If the home loan interest rate comes down by 75 basis points, let us see how it will impact your EMI and total interest cost.

Assuming one takes a home loan of Rs 35 lakh for 15 years, the savings in EMI and interest will be:

EMI Saved – Rs 1533 ( Annually Rs 18,396)

Total interest saved – Rs 2.76 lakh

 

Several banks have recently cut their 1-year MCLR on which the home loan interest is based upon. Recently, the Union Bank of India had announced cut in its MCLR by 10 basis points across all tenors, effective March 11. In the case of SBI, the MCLR was cut by 10-15 basis points across tenors with effect from March 10, with the one-year MCLR falling by 10 bps to 7.75 per cent.

A lower Marginal Cost of Funds based Lending Rate (MCLR) will help borrowers pay lower EMIs on their loan as and when their reset-period comes up.

Let us see how the MCLR across the banking sector has come down over the last 12 months for some leading banks.
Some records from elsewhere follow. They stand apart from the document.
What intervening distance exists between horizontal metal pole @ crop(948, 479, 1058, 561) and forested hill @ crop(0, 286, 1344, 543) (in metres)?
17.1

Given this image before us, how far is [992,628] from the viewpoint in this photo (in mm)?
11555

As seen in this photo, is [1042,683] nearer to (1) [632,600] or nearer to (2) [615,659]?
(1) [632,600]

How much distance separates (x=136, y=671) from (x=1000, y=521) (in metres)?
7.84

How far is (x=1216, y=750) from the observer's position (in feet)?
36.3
According to data shared by the RBI as on February 2020, the median 1-year MCLR of public sector banks since February 2019 has fallen from 8.75 per cent to 8.20 per cent as on February 2020. The median 1-year MCLR of private sector banks has fallen from 9.28 per cent to 9.10 per cent over the same period.

Remember, MCLR-linked home loans are applicable for those who had taken loans before October 1, 2019, and after April 1, 2016. For MCLR- linked borrowers, there is a 12-month reset period and thus any recent decision of the RBI may not have an immediate impact. It means for someone who had taken a home loan in April 2019, the home loan rate of interest for them will be revised in April 2020.

Currently (from October 1, 2019), loans including home and auto loans, offered by banks, are linked to an external benchmark, which for most banks is the RBI repo rate. As and when there is a revision in the repo rate, the home loan interest rate for the borrower gets revised within three months. The transmission, therefore, is expected to be faster in the repo-linked home loans than on the loans linked to MCLR – an internal benchmark of banks.

So, while borrowers on the repo linked lending rate (RLLR) will witness a much faster change in their EMI’s, after today’s announcement, those paying home loan EMIs based on MCLR, may have to wait till their reset period arrives. In their case, either their EMIs will come down or the tenure of the loan will become less.

If you are looking for a new home loan, there are two things to know from the bank – the bank’s RLLR or the external benchmark rate (EBR) and the actual spread or margin for you. The effective home loan interest rate will be important for you while comparing the home loan rate of interest with other banks.

If you are still on an MCLR-linked loan, you may either continue or switch to RLLR home loan with the same bank or another bank. No matter, whether it is an MCLR or RLLR home loan, make a plan to prepay the entire loan as quickly as possible to save interest cost.